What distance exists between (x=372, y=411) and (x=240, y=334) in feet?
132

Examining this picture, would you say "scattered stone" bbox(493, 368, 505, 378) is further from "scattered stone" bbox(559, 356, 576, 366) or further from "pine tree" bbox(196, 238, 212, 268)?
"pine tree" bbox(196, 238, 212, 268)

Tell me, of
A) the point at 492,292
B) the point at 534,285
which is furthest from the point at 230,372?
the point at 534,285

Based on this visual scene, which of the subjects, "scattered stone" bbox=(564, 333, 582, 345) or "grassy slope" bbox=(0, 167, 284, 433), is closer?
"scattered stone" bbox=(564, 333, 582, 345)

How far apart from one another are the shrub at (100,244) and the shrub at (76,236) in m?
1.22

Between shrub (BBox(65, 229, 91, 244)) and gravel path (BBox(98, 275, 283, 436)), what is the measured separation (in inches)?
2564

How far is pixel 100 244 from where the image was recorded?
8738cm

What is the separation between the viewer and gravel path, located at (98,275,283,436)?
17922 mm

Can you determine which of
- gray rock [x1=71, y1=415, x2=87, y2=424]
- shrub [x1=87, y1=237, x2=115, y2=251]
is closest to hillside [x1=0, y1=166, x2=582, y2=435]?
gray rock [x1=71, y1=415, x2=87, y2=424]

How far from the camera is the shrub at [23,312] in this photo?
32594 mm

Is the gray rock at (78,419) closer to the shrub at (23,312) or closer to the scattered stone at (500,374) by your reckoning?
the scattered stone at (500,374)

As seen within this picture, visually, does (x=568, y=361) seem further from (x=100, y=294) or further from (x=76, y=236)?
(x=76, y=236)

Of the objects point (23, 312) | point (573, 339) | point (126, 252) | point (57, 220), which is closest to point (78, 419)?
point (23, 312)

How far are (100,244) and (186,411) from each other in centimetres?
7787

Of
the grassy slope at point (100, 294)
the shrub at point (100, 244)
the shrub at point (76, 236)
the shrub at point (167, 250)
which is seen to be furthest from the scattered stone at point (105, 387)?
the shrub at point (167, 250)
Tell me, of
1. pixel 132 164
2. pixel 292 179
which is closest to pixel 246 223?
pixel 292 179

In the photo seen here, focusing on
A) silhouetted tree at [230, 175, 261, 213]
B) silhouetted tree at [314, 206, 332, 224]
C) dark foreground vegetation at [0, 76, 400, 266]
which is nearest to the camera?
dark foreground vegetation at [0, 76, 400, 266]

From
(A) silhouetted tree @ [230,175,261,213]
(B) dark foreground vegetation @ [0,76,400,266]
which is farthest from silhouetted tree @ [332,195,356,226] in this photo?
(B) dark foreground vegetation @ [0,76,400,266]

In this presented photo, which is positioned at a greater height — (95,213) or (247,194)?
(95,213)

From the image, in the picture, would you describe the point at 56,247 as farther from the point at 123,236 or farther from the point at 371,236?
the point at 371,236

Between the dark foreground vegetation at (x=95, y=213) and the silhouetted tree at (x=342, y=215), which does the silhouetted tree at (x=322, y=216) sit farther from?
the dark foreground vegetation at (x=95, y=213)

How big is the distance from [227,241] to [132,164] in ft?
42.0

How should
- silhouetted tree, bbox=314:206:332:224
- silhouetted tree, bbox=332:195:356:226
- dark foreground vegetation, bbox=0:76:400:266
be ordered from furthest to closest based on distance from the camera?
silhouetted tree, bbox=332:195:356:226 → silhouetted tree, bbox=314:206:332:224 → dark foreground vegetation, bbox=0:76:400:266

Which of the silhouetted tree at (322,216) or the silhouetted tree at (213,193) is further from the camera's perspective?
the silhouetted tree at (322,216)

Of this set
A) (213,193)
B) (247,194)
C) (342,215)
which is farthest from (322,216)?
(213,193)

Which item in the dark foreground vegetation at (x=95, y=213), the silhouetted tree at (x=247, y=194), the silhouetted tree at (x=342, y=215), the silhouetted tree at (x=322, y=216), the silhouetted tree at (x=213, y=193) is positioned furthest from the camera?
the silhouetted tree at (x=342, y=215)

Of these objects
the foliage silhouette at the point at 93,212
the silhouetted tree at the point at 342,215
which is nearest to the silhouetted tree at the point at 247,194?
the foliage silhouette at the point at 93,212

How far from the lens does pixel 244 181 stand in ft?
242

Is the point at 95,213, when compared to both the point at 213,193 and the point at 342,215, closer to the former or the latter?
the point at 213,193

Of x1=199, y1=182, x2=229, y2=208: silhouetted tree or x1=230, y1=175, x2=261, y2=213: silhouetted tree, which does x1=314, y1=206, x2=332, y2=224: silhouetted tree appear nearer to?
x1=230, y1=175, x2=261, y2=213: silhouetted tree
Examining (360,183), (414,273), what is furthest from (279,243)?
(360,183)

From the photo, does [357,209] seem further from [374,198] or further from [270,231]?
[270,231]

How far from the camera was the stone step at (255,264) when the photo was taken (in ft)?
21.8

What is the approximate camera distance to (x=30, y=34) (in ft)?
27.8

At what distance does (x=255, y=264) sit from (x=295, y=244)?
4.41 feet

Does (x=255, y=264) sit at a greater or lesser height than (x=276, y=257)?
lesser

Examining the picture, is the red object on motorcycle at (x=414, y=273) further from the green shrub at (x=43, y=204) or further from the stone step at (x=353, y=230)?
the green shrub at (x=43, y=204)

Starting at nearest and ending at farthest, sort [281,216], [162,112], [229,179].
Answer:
________________________________________
_What to do_
Rewrite the records starting at the line that contains "Starting at nearest" and ending at the last line of the records, changing "farthest" to "furthest" and keeping everything else the same.

_Task answer_
Starting at nearest and ending at furthest, sort [281,216], [162,112], [229,179].
Answer:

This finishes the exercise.